** Opening TEXT PASSAGE block **

War canceled the 1940 Summer Olympics and postponed gymnastics training for Agnes Keleti. She survived the Holocaust by posing as a Christian maid in a village in the Hungarian countryside. Her father died in Auschwitz; her mother and sister went into hiding, saved by Raoul Wallenberg. After the war Keleti qualified for four Games — 1948, when an injury caused her to miss the competition; 1952, when she was already 31 years old; and 1956. She won a total of 10 medals, making her the most successful female Jewish Olympian in history. Her five gold medals all were earned after she turned 30 — an Olympic record.
The Soviet Union invaded Hungary during the 1956 Games, and Keleti made aliyah, getting her mother and sister out of Hungary. In Israel she became a physical education instructor.

** Closing TEXT PASSAGE block **
** Opening DATASET RECORDS block **

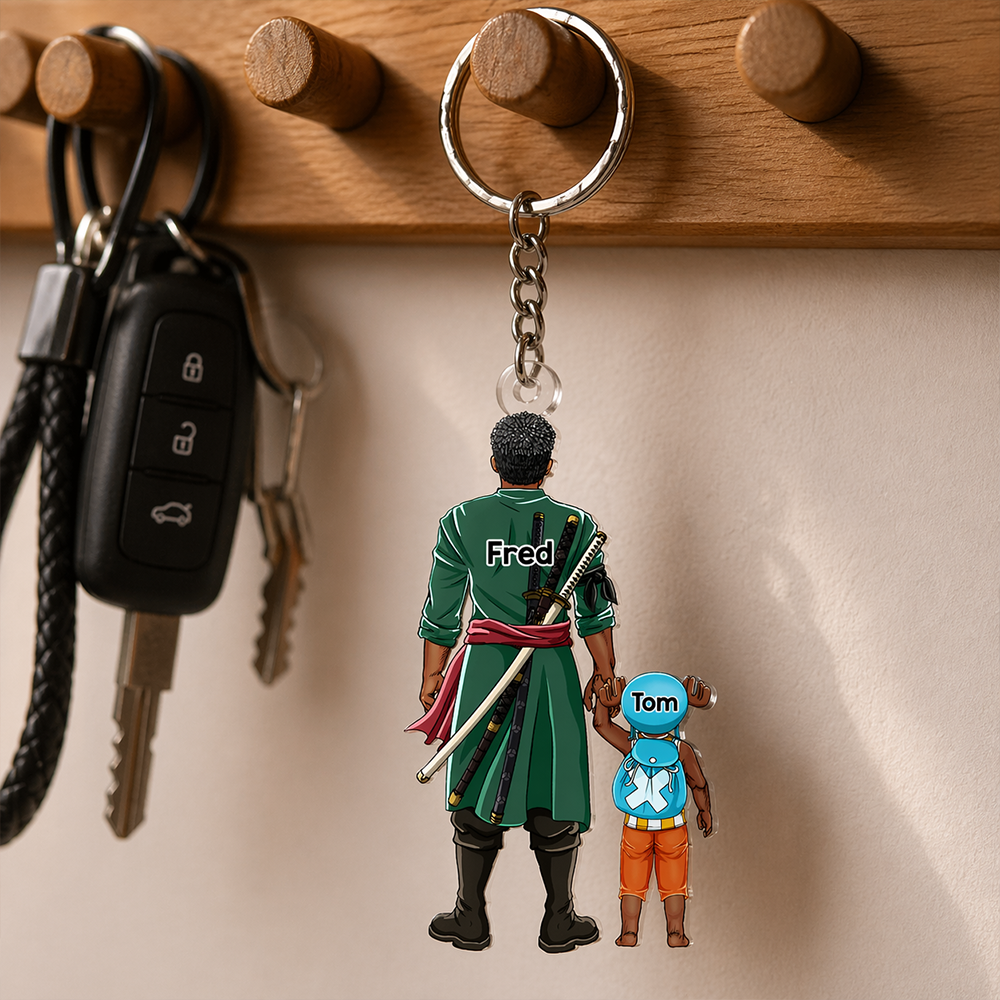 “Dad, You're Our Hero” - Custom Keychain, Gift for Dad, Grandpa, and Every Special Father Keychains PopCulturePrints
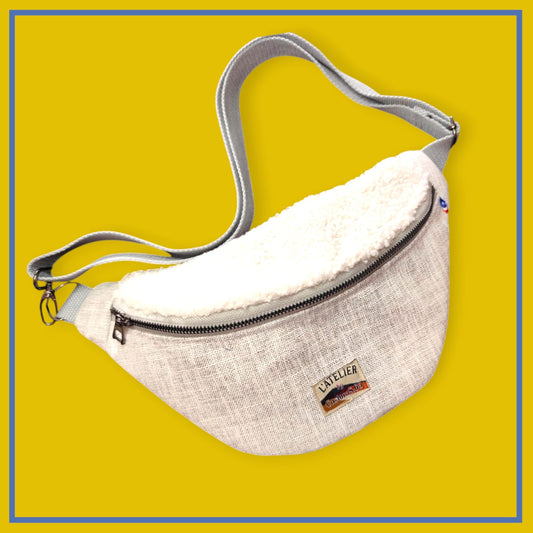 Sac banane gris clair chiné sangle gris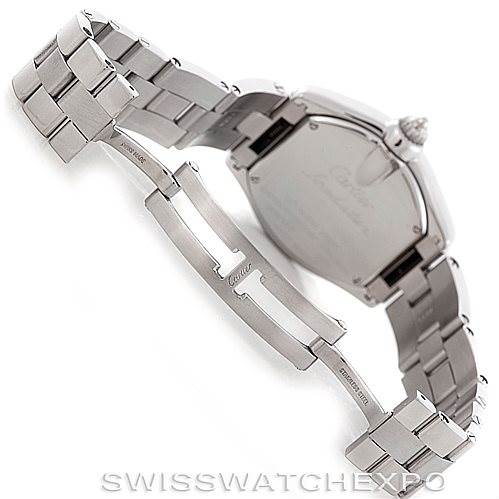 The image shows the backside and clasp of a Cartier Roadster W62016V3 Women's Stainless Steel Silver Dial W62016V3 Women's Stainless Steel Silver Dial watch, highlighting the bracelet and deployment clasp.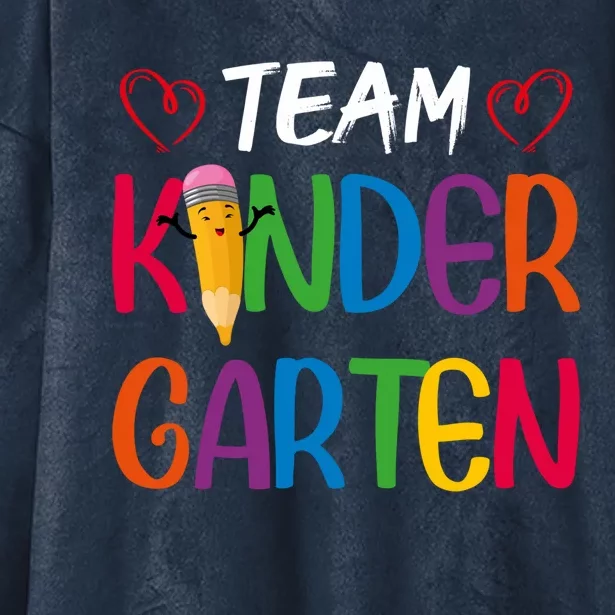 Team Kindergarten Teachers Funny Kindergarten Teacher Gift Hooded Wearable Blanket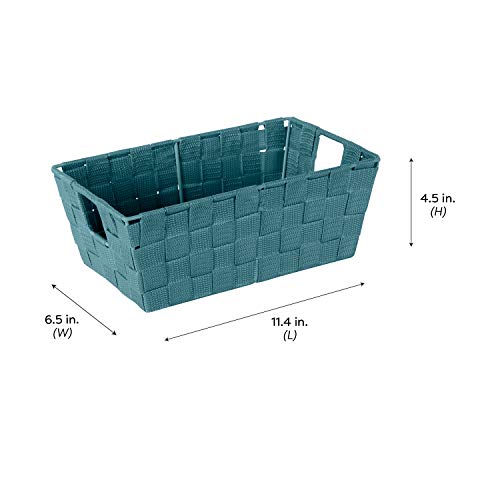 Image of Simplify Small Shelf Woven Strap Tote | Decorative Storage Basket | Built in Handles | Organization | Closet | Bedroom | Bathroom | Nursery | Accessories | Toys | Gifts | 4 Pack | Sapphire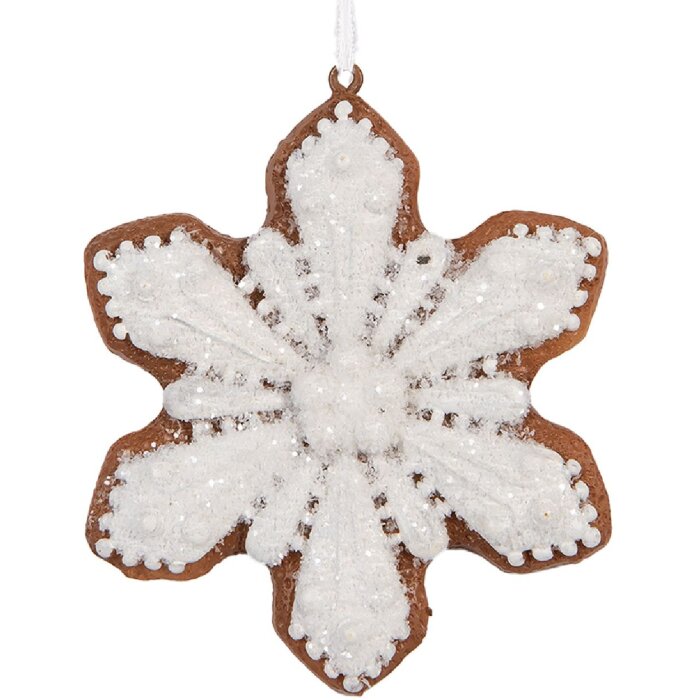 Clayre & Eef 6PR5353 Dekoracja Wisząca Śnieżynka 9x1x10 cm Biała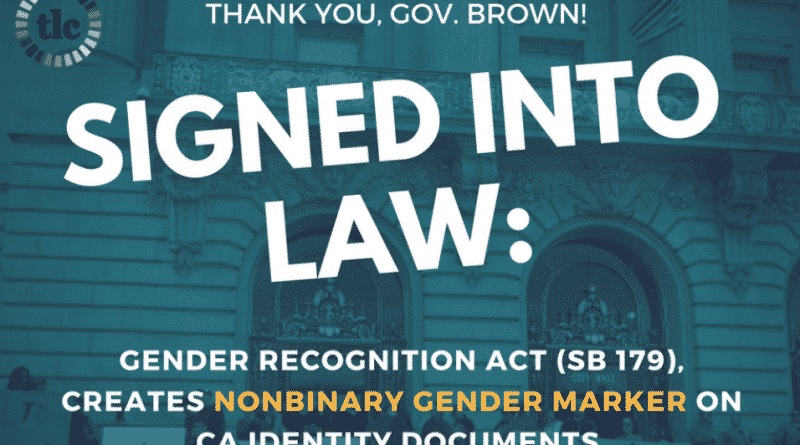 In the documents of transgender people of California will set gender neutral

** Closing DATASET RECORDS block **

Go on with the passage about gymnast Agnes Keleti, picking up right after its last sentence. The material after the passage isn't needed here.

About a dozen deaf athletes have participated in the Olympics; one was Jewish. Vyacheslav Skomorokhov was among the world’s best hurdlers, taking part in the now-defunct USA-Russia track meets and reaching the 1968 Summer Games in Mexico City. A medal winner in the World Games for the Deaf, he was a closet Jew, living in the Soviet Union at a time when few ambitious Jews would admit their ethnic background. Skomorokhov spent his time, according to one biographer, “hanging around with sleazy individuals. Sadly, Skomorokhov was reportedly assassinated several years ago in a bar — details are sketchy but it was understood that the Russian Mafia did him in.”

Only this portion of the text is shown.